# The Greater Daemon Challenge!



## Silens (Dec 26, 2010)

Out of boredom, I've started battling my friends' armies with just greater daemons from the DoC army book. 

Tomorrow I shall be going up against roughly 2K of Dark Elves and Vampire Counts (1K each) and I'm taking Kugath Plague Father, Kairos Fate Weaver and Skarbrand the Exiled one. Just to bring the points up a little (And hopefully give me a minor advantage) I'll also be taking the Blue Scribes of Tzeentch with them. I'll be up against a bolt thrower, quite a few repeater crossbow men, cold one cavalry, lots of ghouls, a vampire, a corpse cart, a necromancer and skeletons. There's probably more stuff in there. 

Yesterday I had Kairos and Skarbrand against just over 1000 points of Dwarfs (And won, despite Kairos biting the dust). I was hoping to pass the game on for other people to enjoy and in addition get some advice on which spells to take for Kairos.
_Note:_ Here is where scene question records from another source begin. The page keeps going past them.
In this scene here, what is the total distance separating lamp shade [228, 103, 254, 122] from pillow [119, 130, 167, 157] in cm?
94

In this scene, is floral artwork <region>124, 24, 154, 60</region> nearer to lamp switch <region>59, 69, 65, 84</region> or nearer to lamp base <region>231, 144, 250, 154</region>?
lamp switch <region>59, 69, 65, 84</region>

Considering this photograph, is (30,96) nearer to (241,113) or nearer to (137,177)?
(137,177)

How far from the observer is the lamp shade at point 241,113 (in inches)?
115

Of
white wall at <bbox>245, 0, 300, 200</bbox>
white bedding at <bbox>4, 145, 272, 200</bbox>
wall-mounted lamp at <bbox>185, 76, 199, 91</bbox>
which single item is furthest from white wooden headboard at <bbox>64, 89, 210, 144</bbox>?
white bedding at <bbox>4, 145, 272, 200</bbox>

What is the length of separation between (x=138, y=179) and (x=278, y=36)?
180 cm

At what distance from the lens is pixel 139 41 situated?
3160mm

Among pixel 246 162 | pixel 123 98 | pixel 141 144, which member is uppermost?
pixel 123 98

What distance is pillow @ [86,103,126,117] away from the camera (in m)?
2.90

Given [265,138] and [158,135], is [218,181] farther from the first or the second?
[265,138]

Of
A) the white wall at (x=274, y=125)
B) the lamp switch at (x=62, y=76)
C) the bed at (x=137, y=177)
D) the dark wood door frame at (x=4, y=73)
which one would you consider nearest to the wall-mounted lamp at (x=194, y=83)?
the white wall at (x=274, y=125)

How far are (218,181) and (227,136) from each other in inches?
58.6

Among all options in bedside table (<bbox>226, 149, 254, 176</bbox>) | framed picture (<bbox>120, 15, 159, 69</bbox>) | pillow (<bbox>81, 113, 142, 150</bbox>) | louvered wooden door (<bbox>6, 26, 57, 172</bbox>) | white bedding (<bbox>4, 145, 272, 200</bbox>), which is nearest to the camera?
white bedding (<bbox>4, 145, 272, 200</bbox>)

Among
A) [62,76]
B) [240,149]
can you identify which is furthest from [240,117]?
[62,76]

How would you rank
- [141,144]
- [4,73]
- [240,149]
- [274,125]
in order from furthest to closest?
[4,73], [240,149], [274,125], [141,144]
What should I be looking for? And probably my most important question; how the hell do I play Kugath?


----------



## Orochi (Jan 28, 2009)

As Living Artillery. Splatter his ranged units with filth. Simply because a lucky bolt thrower shit could send Kairos running.


----------



## Vaz (Mar 19, 2008)

sod kairos. beasts lord of change tans.


----------



## Aramoro (Oct 7, 2009)

You're clearly over pointed by 11 points so your opponents get the Moral Victory anyway. #

For Karios I would be tempted to pick. 

Left Head
The Dewellers from Below (For big steadfast blocks)
Comet of Casandora (for Crossbowmen)
Banishment (Undead zapper which you can try to 1 dice at the end of a phase) 
Pha's Protection (Help Karios stay alive)

Right Head
Purple Sun of Xereus (Undead do not have good I, and gets you power dice)
Fulminating Flame Cage (just to help control the number of units he has available to him)
Melkoth's Mystifying Miasma (This might seem like a weak choice but it's just to trigger Smoke and Mirrors so you can swap places with Skarbrand and get Karios out of a fight)
The Fate of Bjuna (Kill characters and try to get more Power Dice back)
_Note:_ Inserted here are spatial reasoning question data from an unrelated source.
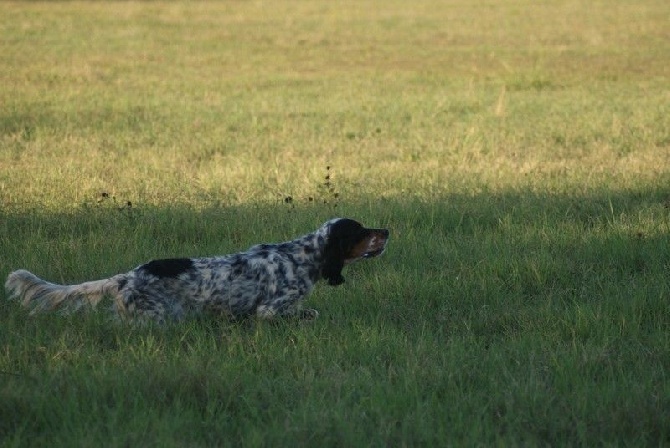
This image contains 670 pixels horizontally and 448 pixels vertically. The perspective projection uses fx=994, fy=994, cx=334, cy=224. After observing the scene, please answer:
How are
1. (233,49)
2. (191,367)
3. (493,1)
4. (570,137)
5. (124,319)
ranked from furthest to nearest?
(493,1) → (233,49) → (570,137) → (124,319) → (191,367)

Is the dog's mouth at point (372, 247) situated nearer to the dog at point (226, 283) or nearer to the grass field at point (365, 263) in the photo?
the dog at point (226, 283)

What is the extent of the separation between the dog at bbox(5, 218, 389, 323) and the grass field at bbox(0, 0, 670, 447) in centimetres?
17

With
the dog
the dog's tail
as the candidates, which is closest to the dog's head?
the dog

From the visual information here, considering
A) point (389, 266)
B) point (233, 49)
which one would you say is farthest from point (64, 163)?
point (233, 49)

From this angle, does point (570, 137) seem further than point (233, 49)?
No

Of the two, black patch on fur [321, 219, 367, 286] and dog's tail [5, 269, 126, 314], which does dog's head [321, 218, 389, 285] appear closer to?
black patch on fur [321, 219, 367, 286]

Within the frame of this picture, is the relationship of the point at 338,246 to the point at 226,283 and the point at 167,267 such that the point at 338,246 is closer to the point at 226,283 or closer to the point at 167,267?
the point at 226,283

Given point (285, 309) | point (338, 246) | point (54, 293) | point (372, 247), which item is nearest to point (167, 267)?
point (54, 293)

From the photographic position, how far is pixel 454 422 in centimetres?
489

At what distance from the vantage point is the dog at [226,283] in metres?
6.51

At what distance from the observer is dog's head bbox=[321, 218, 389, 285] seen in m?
6.93

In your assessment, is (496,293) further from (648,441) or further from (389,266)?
(648,441)

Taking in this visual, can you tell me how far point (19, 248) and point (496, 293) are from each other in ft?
12.8

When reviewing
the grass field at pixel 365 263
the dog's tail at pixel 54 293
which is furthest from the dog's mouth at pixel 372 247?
the dog's tail at pixel 54 293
That's what I would take I think. Might swap out Banishment for Glean Magic or Boon of Tzeentch.


----------



## effigy22 (Jun 29, 2008)

Aramoro said:


> Might swap out Banishment for Glean Magic or Boon of Tzeentch.
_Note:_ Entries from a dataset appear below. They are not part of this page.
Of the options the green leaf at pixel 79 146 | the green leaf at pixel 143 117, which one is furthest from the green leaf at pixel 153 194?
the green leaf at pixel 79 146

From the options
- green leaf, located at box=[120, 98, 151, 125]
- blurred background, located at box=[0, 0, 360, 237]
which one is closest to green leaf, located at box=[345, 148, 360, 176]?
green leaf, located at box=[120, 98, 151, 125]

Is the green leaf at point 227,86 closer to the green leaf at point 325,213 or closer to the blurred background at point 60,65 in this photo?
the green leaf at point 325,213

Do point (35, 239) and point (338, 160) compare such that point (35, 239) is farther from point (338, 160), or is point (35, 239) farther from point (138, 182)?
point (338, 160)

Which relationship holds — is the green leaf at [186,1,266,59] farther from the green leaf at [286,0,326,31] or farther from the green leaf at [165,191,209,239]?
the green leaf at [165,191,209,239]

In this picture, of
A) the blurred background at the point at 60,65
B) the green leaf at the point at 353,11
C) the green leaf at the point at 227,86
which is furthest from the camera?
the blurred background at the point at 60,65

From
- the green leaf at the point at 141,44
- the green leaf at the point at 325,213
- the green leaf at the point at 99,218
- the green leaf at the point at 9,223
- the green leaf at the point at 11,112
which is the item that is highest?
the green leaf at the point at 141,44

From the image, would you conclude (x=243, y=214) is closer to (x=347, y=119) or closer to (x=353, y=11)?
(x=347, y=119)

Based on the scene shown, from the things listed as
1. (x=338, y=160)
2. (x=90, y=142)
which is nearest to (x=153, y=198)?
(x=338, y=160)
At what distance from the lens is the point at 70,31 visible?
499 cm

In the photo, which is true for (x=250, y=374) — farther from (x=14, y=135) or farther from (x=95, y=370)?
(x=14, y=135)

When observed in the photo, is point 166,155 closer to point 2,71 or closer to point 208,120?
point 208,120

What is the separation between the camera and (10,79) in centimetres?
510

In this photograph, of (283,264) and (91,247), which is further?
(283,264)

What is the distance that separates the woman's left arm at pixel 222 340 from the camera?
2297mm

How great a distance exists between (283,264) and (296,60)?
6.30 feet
No need - As he also knows the entire Daemon Lore Tzeench ^^


----------



## Aramoro (Oct 7, 2009)

effigy22 said:


> No need - As he also knows the entire Daemon Lore Tzeench ^^


Oh yeah of course, I forgot. for some reason I thought he only had 8 spells, not 14.


----------



## Silens (Dec 26, 2010)

Switching Kairos with Skarbrand in combat sounds kind of cruel... I am totally going to do that!


----------



## Aramoro (Oct 7, 2009)

So how did this game go then?


----------